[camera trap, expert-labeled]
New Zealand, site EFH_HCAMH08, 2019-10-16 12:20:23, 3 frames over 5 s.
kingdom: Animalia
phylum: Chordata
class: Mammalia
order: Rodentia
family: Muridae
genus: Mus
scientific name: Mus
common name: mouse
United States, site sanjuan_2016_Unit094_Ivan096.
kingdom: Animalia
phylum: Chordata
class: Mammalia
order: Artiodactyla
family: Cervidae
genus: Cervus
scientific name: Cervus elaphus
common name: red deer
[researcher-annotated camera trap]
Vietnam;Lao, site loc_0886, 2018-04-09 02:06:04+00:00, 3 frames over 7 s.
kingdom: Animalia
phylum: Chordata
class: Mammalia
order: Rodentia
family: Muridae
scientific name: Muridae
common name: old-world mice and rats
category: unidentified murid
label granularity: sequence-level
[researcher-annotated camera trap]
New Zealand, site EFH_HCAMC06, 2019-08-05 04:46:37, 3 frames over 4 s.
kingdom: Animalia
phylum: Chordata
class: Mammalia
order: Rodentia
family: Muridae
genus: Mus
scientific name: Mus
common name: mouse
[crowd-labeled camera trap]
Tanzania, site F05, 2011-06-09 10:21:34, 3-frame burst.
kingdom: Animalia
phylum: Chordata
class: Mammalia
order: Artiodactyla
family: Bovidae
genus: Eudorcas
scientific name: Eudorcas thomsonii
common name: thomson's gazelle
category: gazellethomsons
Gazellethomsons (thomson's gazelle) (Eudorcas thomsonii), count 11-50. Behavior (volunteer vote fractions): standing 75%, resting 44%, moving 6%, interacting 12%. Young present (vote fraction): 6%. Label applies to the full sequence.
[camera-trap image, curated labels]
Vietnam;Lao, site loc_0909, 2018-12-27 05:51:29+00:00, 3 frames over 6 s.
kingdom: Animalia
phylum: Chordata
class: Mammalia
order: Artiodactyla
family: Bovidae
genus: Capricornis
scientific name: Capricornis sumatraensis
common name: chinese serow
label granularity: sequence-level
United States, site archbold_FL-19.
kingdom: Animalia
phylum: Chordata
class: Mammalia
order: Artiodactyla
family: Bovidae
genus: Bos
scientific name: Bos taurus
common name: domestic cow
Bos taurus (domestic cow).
________________
▶ _GOAL OF THE EXERCISE_
Lines containing the word "genus": say how many there are in the material, with no other text.

▶ _ANSWER_
6